■ TEXTO DO EXERCÍCIO:
-------------------------

No contexto da discussão que aqui tecemos, colocamos em suspenso o próprio conceito de formação proposto na BNC - Formação. Como então promover formação humana e cultural do professor em meio ao encarceramento curricular contido nessa proposta?
O que significa exatamente formação? Antes de mais nada, como a própria palavra indica, uma relação com o tempo: é introduzir alguém ao passado de sua cultura (no sentido antropológico do termo, isto é, como ordem simbólica ou de relação com o ausente), é despertar alguém para as questões que esse passado engendra para o presente, e é estimular a passagem do instituído ao instituinte. (CHAUÍ, 2003, p. 12).
Assim sendo, a formação do professor para a construção do saber criativo e de uma formação cultural ampliada implica “formar verdadeiramente professores, de um lado, assegurando que conheçam os clássicos de sua área e os principais problemas nela discutidos ao longo de sua história e, de outro lado, levando em consideração o impacto das mudanças filosóficas, científicas e tecnológicas sobre sua disciplina e sobrea formação de seus docentes” (CHAUÍ, 2003, p. 10).

-------------------------

■ REGISTROS APRESENTADOS:
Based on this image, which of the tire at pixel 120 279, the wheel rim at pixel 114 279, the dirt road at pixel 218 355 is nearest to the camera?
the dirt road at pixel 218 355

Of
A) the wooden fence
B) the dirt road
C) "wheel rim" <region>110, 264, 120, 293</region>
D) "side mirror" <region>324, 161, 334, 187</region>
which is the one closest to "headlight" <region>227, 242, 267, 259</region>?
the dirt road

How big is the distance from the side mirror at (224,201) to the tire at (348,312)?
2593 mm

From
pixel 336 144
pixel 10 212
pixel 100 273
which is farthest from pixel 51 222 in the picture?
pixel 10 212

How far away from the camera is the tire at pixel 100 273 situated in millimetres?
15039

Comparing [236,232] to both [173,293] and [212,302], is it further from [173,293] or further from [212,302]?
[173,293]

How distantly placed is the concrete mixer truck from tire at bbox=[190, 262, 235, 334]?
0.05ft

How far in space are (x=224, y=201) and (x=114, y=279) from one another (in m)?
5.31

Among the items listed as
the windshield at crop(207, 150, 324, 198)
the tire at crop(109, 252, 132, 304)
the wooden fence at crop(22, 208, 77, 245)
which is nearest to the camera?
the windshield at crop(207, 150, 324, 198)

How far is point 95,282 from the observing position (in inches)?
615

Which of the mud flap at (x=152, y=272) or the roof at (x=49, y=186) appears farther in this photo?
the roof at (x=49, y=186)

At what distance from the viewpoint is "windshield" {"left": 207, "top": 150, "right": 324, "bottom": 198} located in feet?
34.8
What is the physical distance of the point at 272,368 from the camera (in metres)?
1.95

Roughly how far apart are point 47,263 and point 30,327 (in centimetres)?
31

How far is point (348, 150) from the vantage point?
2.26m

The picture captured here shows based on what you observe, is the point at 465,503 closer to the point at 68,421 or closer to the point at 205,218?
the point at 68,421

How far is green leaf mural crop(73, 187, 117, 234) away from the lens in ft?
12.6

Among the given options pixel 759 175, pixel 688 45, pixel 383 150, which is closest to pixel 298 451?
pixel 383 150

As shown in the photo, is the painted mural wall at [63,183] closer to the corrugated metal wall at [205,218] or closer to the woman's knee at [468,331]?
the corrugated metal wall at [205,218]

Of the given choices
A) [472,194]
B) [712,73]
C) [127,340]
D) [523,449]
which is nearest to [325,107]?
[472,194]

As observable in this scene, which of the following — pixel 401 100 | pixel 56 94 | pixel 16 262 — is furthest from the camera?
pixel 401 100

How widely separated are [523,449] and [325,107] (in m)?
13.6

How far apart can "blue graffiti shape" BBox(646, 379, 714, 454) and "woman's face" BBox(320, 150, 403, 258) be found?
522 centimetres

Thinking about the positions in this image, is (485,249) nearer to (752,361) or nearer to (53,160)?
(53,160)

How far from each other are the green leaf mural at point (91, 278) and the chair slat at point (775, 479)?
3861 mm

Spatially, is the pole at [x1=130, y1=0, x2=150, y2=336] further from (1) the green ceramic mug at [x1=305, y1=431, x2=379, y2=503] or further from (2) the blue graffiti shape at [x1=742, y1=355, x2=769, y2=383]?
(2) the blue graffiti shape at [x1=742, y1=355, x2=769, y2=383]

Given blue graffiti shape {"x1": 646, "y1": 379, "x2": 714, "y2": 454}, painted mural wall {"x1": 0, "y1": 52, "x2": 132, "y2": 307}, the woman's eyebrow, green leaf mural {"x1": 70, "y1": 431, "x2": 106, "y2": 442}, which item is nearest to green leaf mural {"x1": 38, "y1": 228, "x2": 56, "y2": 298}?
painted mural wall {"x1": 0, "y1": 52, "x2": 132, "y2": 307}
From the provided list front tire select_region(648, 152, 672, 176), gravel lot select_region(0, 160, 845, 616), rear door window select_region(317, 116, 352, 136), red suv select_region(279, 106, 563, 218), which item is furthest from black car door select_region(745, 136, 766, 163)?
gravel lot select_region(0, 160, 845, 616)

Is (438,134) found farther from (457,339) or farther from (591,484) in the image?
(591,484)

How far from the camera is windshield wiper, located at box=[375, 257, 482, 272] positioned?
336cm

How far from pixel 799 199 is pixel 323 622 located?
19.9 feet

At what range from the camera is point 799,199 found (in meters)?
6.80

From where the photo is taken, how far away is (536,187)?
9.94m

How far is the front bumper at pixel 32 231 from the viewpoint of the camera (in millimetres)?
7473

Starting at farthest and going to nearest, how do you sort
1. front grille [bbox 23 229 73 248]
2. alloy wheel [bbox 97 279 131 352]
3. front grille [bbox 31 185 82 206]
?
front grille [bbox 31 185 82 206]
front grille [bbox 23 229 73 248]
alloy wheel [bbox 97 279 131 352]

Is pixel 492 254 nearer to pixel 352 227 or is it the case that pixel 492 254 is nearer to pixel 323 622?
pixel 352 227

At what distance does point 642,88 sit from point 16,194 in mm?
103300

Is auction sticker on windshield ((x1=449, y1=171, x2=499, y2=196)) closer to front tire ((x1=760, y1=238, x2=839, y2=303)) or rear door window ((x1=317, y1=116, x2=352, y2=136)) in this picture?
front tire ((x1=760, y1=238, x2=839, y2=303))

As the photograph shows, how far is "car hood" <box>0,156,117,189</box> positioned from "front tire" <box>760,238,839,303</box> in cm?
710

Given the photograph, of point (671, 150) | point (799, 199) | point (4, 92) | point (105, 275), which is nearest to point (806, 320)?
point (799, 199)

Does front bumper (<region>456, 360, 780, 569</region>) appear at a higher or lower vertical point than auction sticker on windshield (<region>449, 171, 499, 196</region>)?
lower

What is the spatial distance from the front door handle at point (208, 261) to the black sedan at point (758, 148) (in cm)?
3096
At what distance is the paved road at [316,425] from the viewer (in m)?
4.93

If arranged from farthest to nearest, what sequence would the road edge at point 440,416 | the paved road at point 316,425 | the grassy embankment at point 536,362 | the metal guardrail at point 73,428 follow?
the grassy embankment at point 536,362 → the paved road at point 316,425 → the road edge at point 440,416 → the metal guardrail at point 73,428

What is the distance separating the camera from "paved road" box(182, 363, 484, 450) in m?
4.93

-------------------------

■ O QUE FAZER: Copie, sem nenhuma alteração, a parte do texto sobre a formação de professores que começa com as palavras "O que significa" e termina com "2003, p. 12).". Os registros são um material à parte, independente do texto.

■ RESOLUÇÃO:
O que significa exatamente formação? Antes de mais nada, como a própria palavra indica, uma relação com o tempo: é introduzir alguém ao passado de sua cultura (no sentido antropológico do termo, isto é, como ordem simbólica ou de relação com o ausente), é despertar alguém para as questões que esse passado engendra para o presente, e é estimular a passagem do instituído ao instituinte. (CHAUÍ, 2003, p. 12).